One thing hinging does not accomplish is the creation of thermal cover but it does block the wind. In my area, mid Mich., the wind stop is usually good enough as we don't have long periods of sub zero temps.
It's always good to know what you want to accomplish because once the chainsaw fires up you have to live with the results for a while. 
Big T


----------



## Letmgro (Mar 17, 2002)

Thanks for the ideas Tony!

We're glad to have you aboard!


----------



## TSPham (Nov 4, 2004)

Does anyone know if the time of year has to be winter or dormant for the hinge-cutting not to kill the trees? I've just live-lopped a bunch of silver maples, but have other areas on my property where I want some leaves out to better ID the trees before cutting.

Specifically, I have a large maple stand that is a mix of reds, sugars, and silvers and only want to target the silver maples.

Can I hinge-cut in spring, summer, or fall and not kill the fallen trunk completely to promote regrowth? Is there an easy way to ID the leafless trees and differentiate with confidence the silver maples that I'm targeting?

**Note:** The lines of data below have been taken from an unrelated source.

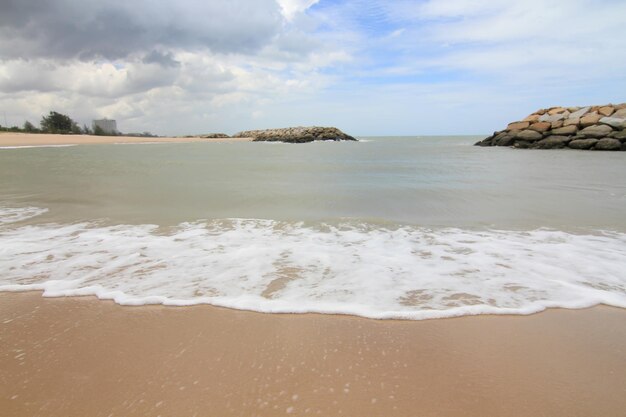 Scenic view of beach against sky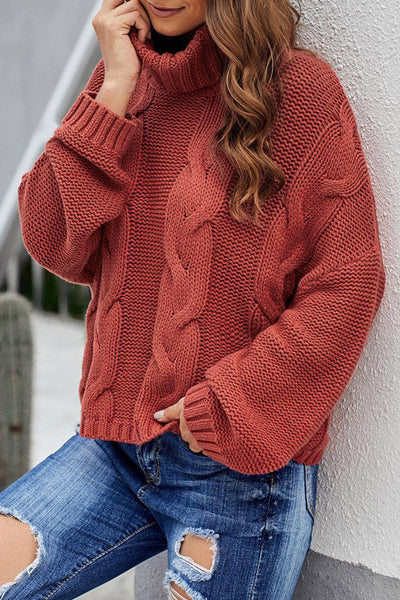 Cozy Women's Fiery Red Handmade Cable Knit Turtleneck Sweater Stylish Warmth for Cuddle Weather Comfort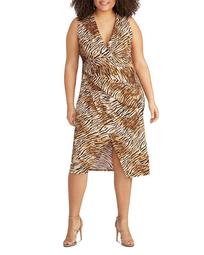 Bret Ruched Tiger-Print Jersey Dress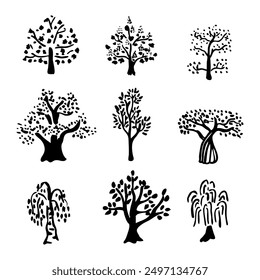 Hand drawn set of trees silhouettes isolated on the white background. Collection of trees, vector illustration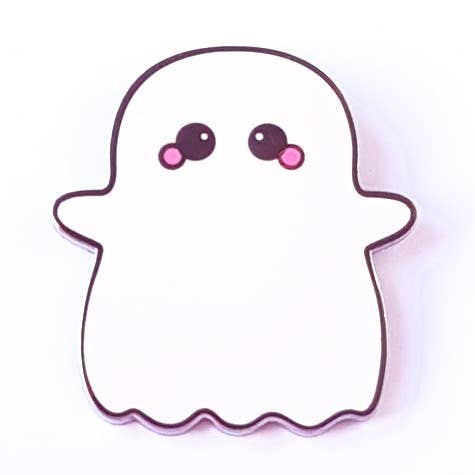 Ghost Enamel lapel pin brooch for wholesale by Studio Inktvis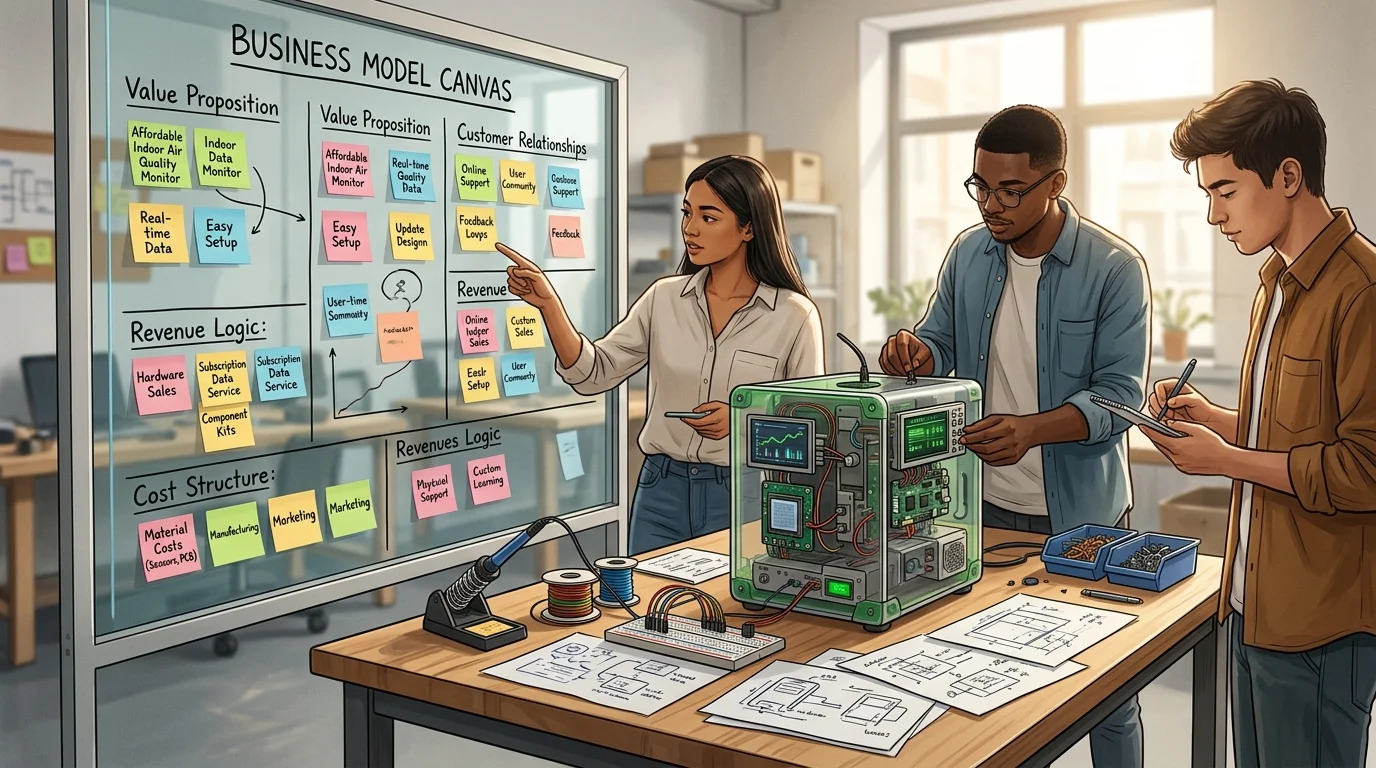 Founders collaborating on a business model canvas and hardware prototype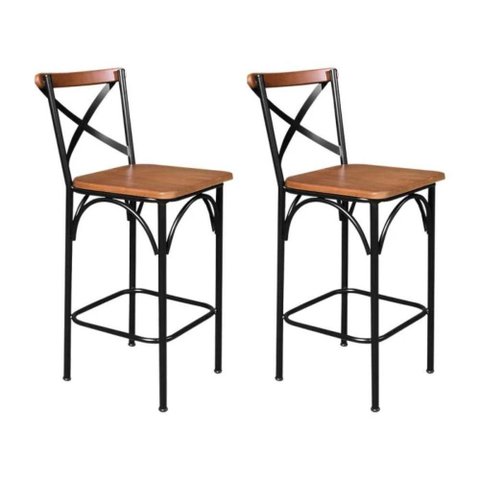 Kit 2 Banquetas Altas Paris Base Alumínio com Encosto Castanho Confort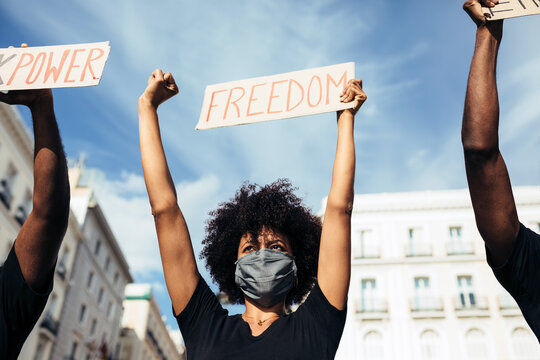 People protesting at a rally for racial equality. Black Lives Matter.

Thanks for the answers in advance.

TSPham


----------



## Bob S (Mar 8, 2000)

I have hinge cut Red Maples in September with good results. This is with trees with trunk diameters of less than 3". I think the survival rates might be lower with larger trees at that time of year.


----------



## TSPham (Nov 4, 2004)

Thanks Bob.

I have a stand of maples along my roadway which is fairly busy. I lose several deer and bucks to roadkill here yearly (worse was 3 in one day). They cross to a 25 acre old farm habitat similar to mine (I have 47 acres). The maples are mainly pole timber size and perfect for hinge cutting. I have a pond and swath of switchgrass/grey dogwood fields next to this, then a thick area of hawthornes deeper into my property. I don't hunt this area at all (yet) as there are no treestand sites. The back half of my property is then more hinged cut maples, oak/hickory hardwoods, marsh/wetlands, then floodplains woods along a river. I hunt mainly the back half with sanctuary areas in the middle.

Do you guys think hinge cutting may increase my roadkill toll. I figure I should do it as it would only increase the holding potential of my property for deer, but I am afraid if the thickest areas are immediately adjacent to the road, it may create more deer and car accidents there.

Thanks for any input.


----------